Schuyler and Hood saw Degrassi Junior High as a response to what they felt was a lack of television series that properly depicted teenagers, with the pair as well as critics citing family-oriented moralistic shows. Furthermore, Schuyler expressed dissatisfaction at the practice of casting older people to play teenagers prevalent in American teen media, and sought to cast real, inexperienced teenagers instead.

Broadcast

Canada 
Degrassi Junior High premiered on January 18, 1987 on CBC, airing at 5:00pm on Sundays. Critics who praised the show criticized the timeslot, feeling that the show deserved higher visibility. As a result, the series was moved to Mondays at 7:30pm, and then later a prime time slot at 8:30pm at the behest of Ivan Fecan, then the programming chief of CBC, who greatly acclaimed the series and wished he had ""20 more shows like it". Re-runs of the first season began airing in the Monday 8:30pm slot on September 28, 1987, until the premiere of the second season.

International 
In the United States, the Public Broadcasting Service (PBS) debuted the series on September 26, 1987, airing at 7:00pm on Saturdays. It debuted on WNET in New York City four days earlier, on September 22, airing at 6:00pm on Tuesdays. Both the first and second seasons were combined into one 26-episode season for the American market. In the United Kingdom, the show debuted BBC One at 5:05pm on April 5, 1988, airing on Wednesdays. However, several of its episodes, including "It's Late" (in which Spike finds out she is pregnant) and "Rumour Has It" (in which Caitlin questions her sexuality) were not aired on BBC One after parents allegedly complained that their content was "too strong" for children, and were instead aired at a 6pm timeslot on the BBC Two's DEF II programming strand. Ultimately, the second and third seasons were not aired in the United Kingdom, although actress Amanda Stepto would make promotional appearances in the UK in 1988 to promote the home video releases of the banned episodes. In Australia, the first season debuted on ABC TV on 8 February 1988, as part of The Afternoon Show hosted by James Valentine, where it aired on Mondays at 5:00pm.

Critical reception 
The first season was positively received by critics, who hailed it as a refreshingly realistic portrayal of teenage youth in contrast to other programs of the time. Critics felt that the series had successfully addressed adolescent issues while avoiding the "preachiness" of other socially-conscious television series, while also noting its balance of comedy with drama.
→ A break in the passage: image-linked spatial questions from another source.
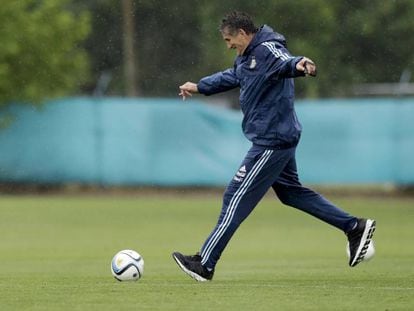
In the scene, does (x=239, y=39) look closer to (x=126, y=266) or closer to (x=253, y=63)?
(x=253, y=63)

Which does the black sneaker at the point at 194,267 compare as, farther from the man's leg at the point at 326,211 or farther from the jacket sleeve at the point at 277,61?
the jacket sleeve at the point at 277,61

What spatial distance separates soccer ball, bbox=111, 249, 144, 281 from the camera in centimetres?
1121

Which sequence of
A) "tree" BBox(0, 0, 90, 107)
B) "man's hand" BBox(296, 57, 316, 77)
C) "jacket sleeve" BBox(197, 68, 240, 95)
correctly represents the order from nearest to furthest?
"man's hand" BBox(296, 57, 316, 77), "jacket sleeve" BBox(197, 68, 240, 95), "tree" BBox(0, 0, 90, 107)

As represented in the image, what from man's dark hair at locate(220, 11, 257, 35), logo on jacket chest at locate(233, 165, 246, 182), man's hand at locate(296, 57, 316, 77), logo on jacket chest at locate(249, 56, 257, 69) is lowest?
logo on jacket chest at locate(233, 165, 246, 182)

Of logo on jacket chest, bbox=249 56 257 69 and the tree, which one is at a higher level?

Writing for the Times Colonist, Robert James said that Degrassi "is a place where there are no TV super dads, just a bunch of kids coping with the problems of growing up". Andrew Mickel of Den of Geek, reviewing its UK DVD release in 2007, rated it four out of five stars, stated that the show "more than holds up after twenty years" and said that despite the newer series addressing "harder-hitting" issues, the lengths the producers went for the original series made it "much more of a labour of love".

Episodes

Home media 
The season was released to DVD by WGBH Boston Home Video on February 1, 2005 in the United States, and by Force Entertainment on October 1, 2005 in Australia.